December 7, 2005 at 10:36AM

CNW Junk Drawer: Canoodling and Clam-Mams

Christina Applegate's husband of four years, Jonathan Schaech, has filed for divorce. We looked him up on IMDb to see what he's done recently, only to find that he's been tapped to play Dalton in the sequel to Road House! Christina, are you crazy? You don't incur the wrath of James Dalton. He will rip your throat the hell out with his bare hands!


Sienna Miller seems to be canoodling with everyone these days. Leo DiCaprio seems to be canoodling with everyone these days. Thus, it was only natural that these two master canoodlers would eventually canoodle their way into each other's cozy, canoodly arms.

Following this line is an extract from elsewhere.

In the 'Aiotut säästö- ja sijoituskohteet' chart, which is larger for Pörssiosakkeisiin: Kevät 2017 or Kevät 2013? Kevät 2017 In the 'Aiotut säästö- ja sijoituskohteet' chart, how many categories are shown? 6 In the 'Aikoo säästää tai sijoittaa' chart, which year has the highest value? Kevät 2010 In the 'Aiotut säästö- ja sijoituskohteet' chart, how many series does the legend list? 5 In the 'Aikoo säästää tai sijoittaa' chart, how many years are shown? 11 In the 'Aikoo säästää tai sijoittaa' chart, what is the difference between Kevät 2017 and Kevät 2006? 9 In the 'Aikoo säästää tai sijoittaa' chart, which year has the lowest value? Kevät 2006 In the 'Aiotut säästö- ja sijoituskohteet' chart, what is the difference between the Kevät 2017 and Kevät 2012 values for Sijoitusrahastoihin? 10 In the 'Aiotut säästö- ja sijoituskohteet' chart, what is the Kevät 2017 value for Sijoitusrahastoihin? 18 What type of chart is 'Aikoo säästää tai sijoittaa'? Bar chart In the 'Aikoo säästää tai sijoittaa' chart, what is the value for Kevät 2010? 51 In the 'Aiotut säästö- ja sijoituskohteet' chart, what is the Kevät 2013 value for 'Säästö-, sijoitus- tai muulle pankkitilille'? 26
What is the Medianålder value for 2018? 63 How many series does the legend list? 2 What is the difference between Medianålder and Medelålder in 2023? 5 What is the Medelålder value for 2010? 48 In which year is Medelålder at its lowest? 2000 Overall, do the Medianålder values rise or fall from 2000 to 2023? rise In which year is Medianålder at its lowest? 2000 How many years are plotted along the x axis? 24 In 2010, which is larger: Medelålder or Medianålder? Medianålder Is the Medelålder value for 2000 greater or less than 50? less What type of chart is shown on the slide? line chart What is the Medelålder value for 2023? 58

• The photog who snapped the now infamous but as yet unseen topless photos of Jen Aniston speaks! And he drops a juicy little nugget in the process. Mee-yow!

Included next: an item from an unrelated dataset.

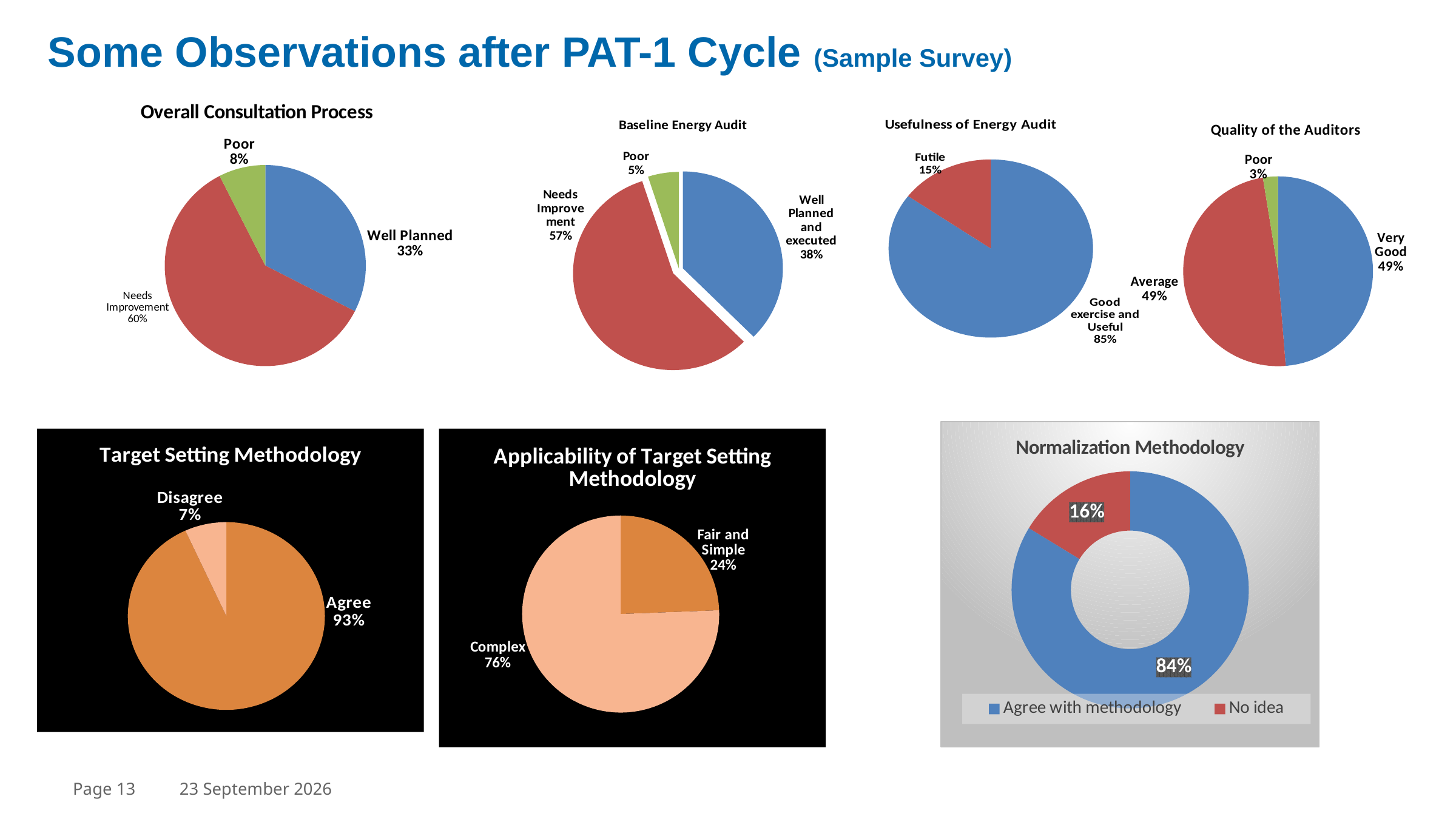
In the "Overall Consultation Process" chart, what share of respondents said Needs Improvement? 60% In the "Usefulness of Energy Audit" chart, which category has the largest share? Good exercise and Useful How many entries does the legend of the "Normalization Methodology" chart list? 2 How many categories are shown in the "Quality of the Auditors" chart? 3 In the "Target Setting Methodology" chart, which is larger, Agree or Disagree? Agree In the "Baseline Energy Audit" chart, what is the share for Well Planned and executed? 38% In the "Quality of the Auditors" chart, what share of respondents rated the auditors Poor? 3% In the "Baseline Energy Audit" chart, what is the difference between the Needs Improvement share and the Well Planned and executed share? 19% In the "Overall Consultation Process" chart, which category has the smallest share? Poor What kind of chart is the "Normalization Methodology" chart? Doughnut chart In the "Applicability of Target Setting Methodology" chart, what share of respondents found the methodology Complex? 76% In the "Normalization Methodology" chart, what share of respondents answered No idea? 16%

• You know Eminem's ex-wife, Kim? The one he's threatened to murder? The one who's been jailed several times and was thrown out of rehab for blowing a teenage patient? Well, they're going to remarry. Now that's a terrific idea.


• Although Lindsay Lohan was struck down with food poisoning and unable to make it to her scheduled Regis and Kelly appearance, she looked fit as a fiddle a few hours later on TRL. It's a Christmas miracle!


• You'll get sprong for Famke Janssen's thong. Yeah, that was dumb. Like you could do better? Jerk.


Brad Pitt faces a long hard road when it comes to adopting Angelina's wee babes . . . unless he marries her. My, how positively convenient.


Mariah's wearing clams on her boobs, which kind of makes you wonder what she might be wearing on her clam.